TASK TO CARRY OUT: For the word "serow", tally the lines of the data that contain it and give the tally alone.

Saved entries
══════════════════════════════

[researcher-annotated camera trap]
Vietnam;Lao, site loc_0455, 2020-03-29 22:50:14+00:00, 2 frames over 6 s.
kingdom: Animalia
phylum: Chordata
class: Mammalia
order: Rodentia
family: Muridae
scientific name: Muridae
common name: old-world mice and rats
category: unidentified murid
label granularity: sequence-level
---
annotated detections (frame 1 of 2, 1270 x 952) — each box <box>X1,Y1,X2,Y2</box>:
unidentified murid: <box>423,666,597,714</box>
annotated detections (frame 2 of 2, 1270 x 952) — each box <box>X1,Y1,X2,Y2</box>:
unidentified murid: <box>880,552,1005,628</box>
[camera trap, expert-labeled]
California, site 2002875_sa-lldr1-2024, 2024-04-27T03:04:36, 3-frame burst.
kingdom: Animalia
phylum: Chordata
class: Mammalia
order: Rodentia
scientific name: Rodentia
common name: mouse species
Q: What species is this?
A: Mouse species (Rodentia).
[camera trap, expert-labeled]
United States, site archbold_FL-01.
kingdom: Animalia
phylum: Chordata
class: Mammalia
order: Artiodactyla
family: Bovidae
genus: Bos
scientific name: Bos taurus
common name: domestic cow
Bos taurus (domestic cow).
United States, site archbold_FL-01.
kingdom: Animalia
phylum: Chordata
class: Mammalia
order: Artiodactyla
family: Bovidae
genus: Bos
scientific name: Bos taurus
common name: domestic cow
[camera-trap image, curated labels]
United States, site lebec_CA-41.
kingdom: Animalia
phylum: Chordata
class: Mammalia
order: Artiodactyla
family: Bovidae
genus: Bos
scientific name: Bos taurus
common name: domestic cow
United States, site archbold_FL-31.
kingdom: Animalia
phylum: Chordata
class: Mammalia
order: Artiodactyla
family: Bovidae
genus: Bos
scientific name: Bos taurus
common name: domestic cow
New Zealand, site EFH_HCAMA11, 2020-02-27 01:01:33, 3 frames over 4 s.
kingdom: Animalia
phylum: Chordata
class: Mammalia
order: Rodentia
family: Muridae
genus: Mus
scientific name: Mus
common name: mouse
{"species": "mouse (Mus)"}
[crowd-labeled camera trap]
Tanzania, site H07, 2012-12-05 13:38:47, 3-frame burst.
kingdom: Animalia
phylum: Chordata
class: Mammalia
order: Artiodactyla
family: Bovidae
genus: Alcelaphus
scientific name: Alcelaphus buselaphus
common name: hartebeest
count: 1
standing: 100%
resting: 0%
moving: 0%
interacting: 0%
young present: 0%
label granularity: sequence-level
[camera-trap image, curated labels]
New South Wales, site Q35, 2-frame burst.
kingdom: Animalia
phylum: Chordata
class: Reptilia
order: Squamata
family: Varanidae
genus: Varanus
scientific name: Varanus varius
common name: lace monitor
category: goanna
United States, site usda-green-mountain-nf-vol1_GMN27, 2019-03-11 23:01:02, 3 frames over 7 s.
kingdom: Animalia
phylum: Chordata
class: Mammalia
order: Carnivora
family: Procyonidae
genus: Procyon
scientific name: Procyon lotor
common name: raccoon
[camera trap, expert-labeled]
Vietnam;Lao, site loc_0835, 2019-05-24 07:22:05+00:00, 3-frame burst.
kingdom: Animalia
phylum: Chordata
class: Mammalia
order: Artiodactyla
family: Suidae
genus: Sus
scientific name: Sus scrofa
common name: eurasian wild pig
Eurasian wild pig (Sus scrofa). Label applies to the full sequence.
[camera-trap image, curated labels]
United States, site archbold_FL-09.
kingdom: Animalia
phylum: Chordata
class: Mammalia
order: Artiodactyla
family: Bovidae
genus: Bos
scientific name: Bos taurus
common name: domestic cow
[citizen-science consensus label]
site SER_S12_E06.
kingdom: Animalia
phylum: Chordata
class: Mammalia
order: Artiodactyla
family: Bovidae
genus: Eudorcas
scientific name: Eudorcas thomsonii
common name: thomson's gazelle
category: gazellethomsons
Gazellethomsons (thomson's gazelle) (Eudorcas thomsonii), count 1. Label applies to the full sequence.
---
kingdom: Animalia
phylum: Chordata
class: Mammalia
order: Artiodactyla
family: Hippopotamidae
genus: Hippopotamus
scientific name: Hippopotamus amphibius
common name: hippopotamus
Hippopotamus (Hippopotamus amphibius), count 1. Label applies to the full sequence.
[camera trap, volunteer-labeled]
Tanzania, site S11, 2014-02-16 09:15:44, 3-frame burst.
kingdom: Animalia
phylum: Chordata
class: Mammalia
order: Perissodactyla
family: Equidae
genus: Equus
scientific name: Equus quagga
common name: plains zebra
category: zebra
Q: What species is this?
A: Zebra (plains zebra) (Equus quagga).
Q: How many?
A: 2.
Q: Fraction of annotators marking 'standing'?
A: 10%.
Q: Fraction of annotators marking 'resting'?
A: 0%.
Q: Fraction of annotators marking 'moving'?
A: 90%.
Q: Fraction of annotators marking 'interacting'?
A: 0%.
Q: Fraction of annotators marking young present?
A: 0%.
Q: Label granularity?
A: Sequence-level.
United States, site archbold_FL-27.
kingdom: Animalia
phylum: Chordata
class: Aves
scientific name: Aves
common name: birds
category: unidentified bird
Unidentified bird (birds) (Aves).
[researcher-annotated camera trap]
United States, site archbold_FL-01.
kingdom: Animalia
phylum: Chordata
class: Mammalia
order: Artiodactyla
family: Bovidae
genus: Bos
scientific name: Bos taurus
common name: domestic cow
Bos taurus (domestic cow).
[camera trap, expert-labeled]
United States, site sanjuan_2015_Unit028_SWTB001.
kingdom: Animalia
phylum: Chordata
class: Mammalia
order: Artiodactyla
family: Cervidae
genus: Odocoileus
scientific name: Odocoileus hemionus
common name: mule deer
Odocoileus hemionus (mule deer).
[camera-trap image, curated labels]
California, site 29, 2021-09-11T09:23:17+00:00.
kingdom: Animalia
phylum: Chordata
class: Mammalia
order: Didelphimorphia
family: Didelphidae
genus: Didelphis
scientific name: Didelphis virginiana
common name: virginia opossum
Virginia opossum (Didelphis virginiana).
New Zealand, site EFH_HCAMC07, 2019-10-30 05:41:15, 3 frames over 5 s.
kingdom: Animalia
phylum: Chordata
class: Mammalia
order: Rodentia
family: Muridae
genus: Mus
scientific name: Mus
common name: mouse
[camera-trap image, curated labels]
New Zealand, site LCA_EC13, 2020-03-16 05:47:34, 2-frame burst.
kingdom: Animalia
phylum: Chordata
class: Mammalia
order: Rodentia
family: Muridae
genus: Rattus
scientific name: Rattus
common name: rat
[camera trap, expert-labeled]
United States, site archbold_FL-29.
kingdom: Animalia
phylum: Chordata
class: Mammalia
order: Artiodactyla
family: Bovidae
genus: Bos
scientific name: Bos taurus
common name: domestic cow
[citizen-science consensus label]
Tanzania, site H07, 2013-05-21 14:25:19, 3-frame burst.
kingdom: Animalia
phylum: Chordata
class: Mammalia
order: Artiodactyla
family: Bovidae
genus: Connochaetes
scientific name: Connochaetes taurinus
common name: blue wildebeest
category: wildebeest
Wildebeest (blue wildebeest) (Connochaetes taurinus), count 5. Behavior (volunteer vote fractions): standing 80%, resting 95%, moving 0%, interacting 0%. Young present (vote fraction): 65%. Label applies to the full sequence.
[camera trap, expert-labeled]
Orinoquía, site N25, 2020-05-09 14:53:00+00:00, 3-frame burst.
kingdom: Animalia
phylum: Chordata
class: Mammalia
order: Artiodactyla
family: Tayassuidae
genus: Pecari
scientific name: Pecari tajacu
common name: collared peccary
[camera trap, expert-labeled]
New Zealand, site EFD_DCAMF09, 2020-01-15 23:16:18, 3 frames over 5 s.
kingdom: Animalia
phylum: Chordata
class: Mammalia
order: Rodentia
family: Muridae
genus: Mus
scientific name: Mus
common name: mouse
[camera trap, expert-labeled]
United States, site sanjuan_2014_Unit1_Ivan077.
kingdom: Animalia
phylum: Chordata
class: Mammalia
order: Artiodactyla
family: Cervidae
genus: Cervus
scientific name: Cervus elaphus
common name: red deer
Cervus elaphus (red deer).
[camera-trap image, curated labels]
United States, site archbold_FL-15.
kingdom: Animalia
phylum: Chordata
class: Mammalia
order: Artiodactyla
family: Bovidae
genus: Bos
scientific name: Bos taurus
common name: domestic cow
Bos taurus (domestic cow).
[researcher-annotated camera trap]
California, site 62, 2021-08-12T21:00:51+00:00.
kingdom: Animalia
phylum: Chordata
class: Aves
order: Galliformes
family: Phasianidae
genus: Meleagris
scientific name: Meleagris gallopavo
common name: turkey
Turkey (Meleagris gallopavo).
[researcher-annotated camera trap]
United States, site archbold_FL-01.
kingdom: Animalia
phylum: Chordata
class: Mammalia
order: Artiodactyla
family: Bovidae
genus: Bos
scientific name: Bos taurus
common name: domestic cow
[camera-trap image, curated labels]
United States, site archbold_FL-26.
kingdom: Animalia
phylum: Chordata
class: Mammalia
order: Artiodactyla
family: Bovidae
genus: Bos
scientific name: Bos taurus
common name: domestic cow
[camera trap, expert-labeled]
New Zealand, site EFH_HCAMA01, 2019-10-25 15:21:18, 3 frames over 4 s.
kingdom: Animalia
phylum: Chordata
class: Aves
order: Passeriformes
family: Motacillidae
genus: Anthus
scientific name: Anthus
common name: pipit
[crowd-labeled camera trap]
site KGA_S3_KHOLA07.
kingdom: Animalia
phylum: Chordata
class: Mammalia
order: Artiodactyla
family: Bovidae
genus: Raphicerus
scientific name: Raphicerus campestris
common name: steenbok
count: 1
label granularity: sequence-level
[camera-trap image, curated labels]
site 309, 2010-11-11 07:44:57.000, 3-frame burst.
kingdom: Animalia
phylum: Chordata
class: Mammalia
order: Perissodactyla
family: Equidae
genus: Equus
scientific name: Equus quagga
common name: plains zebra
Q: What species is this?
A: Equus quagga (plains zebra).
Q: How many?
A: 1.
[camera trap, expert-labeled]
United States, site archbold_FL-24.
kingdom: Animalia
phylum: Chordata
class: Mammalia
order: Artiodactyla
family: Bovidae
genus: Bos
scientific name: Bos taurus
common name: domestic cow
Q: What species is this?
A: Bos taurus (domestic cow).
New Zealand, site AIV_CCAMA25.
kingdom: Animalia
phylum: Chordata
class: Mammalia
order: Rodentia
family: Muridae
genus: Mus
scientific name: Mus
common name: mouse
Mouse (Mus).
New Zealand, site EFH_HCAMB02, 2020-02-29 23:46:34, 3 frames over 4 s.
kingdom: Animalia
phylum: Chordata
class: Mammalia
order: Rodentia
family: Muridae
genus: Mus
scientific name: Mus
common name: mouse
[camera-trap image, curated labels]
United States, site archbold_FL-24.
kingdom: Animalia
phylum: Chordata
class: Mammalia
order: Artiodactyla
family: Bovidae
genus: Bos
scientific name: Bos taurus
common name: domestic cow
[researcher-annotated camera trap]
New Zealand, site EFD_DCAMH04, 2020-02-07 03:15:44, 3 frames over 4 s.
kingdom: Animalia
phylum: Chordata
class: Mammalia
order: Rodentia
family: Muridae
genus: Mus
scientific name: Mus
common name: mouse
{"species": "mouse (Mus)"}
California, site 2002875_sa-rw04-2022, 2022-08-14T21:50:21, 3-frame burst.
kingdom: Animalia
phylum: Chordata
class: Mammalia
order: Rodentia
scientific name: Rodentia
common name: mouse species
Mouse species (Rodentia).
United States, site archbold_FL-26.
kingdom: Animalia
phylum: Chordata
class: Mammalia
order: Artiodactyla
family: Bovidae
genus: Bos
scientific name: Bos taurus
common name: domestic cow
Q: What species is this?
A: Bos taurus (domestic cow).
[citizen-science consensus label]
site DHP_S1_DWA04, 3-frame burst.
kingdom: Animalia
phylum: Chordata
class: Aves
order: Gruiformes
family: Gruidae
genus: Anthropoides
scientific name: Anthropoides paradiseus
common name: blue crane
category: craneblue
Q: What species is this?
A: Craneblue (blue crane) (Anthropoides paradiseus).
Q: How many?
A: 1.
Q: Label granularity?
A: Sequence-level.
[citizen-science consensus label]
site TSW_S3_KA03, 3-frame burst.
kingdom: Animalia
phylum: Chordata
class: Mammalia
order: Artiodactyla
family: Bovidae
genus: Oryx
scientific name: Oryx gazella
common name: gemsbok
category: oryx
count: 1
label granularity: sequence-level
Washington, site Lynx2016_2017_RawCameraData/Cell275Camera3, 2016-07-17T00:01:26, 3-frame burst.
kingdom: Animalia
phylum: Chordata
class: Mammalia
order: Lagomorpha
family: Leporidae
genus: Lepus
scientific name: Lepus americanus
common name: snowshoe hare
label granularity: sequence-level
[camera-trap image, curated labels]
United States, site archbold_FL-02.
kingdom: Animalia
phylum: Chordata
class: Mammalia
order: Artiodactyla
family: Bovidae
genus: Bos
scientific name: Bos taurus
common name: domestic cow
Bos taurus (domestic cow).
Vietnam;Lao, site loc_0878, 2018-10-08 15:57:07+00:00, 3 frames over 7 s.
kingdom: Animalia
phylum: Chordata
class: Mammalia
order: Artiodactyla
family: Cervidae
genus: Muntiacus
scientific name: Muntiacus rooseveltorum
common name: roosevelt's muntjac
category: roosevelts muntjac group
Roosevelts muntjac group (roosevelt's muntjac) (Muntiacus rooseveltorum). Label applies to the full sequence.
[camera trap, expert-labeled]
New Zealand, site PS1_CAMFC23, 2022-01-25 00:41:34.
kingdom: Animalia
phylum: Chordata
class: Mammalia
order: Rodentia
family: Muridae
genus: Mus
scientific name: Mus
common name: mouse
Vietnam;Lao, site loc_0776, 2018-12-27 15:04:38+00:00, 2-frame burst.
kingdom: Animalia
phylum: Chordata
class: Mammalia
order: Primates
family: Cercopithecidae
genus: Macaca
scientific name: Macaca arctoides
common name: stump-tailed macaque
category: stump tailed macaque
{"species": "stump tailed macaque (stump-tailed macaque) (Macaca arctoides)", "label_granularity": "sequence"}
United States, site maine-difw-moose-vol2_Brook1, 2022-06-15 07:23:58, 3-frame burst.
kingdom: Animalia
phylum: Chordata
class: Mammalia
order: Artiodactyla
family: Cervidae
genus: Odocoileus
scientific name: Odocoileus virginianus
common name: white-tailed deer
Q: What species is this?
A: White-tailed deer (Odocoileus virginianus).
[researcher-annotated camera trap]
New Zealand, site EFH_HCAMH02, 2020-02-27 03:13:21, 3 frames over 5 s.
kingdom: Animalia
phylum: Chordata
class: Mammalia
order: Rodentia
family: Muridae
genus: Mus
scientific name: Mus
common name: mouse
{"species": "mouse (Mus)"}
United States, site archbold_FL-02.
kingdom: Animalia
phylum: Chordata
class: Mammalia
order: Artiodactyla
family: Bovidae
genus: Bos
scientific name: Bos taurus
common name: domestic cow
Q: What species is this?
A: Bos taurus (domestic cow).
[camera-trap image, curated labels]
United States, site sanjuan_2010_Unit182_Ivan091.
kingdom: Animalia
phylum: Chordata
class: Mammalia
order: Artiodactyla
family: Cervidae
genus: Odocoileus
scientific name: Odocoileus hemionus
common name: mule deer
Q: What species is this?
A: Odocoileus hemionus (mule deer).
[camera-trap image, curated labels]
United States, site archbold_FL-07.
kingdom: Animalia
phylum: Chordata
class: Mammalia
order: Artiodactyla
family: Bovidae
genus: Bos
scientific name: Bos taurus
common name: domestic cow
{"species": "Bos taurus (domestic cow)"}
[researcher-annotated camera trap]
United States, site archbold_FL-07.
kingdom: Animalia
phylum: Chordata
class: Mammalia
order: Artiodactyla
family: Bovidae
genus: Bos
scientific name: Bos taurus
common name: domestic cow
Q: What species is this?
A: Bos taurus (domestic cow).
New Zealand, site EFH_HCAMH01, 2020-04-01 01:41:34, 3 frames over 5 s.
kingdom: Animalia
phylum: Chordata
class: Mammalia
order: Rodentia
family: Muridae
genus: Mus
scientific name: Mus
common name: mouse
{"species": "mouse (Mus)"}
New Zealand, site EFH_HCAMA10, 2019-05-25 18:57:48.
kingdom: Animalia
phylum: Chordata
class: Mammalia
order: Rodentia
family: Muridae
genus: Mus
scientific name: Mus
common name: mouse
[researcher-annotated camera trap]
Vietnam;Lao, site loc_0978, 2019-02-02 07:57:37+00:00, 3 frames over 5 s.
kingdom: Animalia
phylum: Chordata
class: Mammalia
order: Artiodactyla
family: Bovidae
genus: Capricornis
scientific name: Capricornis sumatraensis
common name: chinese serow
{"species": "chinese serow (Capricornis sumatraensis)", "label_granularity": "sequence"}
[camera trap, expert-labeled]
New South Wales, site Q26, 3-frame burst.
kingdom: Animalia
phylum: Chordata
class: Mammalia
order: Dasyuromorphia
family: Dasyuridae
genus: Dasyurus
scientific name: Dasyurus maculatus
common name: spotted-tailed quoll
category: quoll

══════════════════════════════

SOLUTION: 2